INSTRUCTIONS TO FOLLOW: Which three protein bioinformatics problems does the abstract on optimization algorithms say the presentation will cover?

PROVIDED TEXT:
5cl Optimization Algorithms for Protein Bioinformatics

Wei Xie, Chemical and Biomolecular Engineering, University of Illinois, 600 South Mathews Avenue, Urbana, IL 61801

Research in proteins is one of the most critical activities in molecular biology, a field in which recent results strongly suggest that sophisticated computational methods contribute substantially to our fundamental understanding of protein structure and function. It is now acknowledged that most important aspects of protein research demand powerful algorithms and revolve around optimizing certain merit functions. Good algorithms in this field have changed fundamentally the way molecular biology has progressed (e.g., BLAST algorithm).

My research focuses on developing efficient algorithms for important and challenging protein bioinformatics problems. In this presentation, I will talk about our recent algorithmic studies on three such problems: (a) protein side-chain conformation prediction and design, (b) contact map overlap maximization for protein structure alignment, and (c) combinatorial library design for protein engineering. Although these problems originate from different aspects of protein bioinformatics, they share a common feature: the problems are computationally challenging yet important enough in practice, and efficient algorithms will result in research breakthroughs in molecular biology. Results show that these new optimization algorithms that we have developed shed new light on these problems.

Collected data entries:
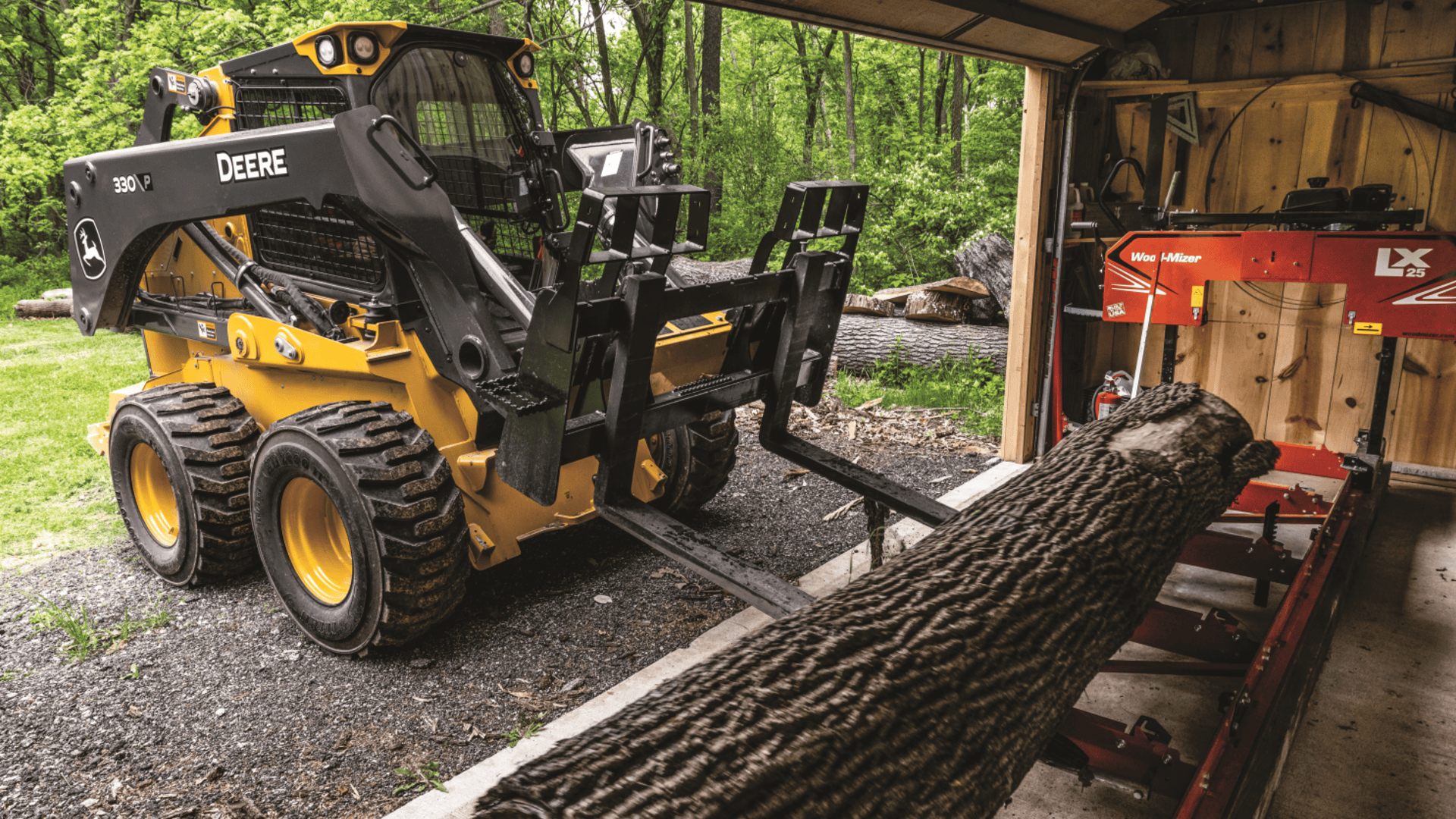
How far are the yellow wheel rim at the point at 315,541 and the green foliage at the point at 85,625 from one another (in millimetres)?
807

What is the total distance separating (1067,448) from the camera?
10.1 feet

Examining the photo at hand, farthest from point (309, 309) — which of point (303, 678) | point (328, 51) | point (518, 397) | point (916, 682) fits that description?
point (916, 682)

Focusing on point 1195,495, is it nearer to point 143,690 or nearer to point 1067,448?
point 1067,448

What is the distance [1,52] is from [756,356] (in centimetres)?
2131

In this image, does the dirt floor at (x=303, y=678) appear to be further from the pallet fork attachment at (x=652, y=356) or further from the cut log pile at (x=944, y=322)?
the cut log pile at (x=944, y=322)

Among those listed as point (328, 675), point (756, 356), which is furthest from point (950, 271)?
point (328, 675)

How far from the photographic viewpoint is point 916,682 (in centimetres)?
181

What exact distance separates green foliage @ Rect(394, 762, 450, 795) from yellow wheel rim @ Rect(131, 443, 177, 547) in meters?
2.68

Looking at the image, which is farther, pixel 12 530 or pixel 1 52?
pixel 1 52

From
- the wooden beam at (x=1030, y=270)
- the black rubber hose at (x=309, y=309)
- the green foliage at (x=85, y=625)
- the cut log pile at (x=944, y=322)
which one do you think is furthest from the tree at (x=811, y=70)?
the green foliage at (x=85, y=625)

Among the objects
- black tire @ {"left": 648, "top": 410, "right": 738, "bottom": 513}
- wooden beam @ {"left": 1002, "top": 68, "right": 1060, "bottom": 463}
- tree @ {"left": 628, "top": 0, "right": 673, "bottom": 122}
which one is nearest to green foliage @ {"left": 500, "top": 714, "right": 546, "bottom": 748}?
black tire @ {"left": 648, "top": 410, "right": 738, "bottom": 513}

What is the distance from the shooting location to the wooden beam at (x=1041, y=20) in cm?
408

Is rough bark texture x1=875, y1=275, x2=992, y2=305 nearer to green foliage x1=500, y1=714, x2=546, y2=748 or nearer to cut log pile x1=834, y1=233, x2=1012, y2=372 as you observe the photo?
cut log pile x1=834, y1=233, x2=1012, y2=372

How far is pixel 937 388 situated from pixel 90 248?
21.3 feet
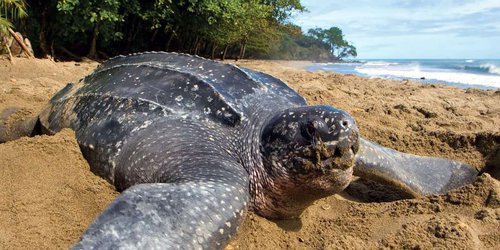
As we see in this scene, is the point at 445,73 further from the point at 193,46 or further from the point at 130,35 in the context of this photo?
the point at 130,35

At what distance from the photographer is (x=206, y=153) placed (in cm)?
179

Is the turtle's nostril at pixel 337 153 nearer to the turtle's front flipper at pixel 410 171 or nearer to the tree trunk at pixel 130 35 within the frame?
the turtle's front flipper at pixel 410 171

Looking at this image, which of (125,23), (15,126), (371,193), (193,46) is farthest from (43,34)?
(371,193)

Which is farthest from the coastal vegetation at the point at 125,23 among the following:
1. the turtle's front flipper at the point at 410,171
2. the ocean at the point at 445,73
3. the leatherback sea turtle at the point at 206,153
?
the turtle's front flipper at the point at 410,171

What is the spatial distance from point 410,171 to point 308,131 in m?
0.95

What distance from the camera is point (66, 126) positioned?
241cm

WRITTEN ANSWER:
(a) Protein side-chain conformation prediction and design
(b) Contact map overlap maximization for protein structure alignment
(c) Combinatorial library design for protein engineering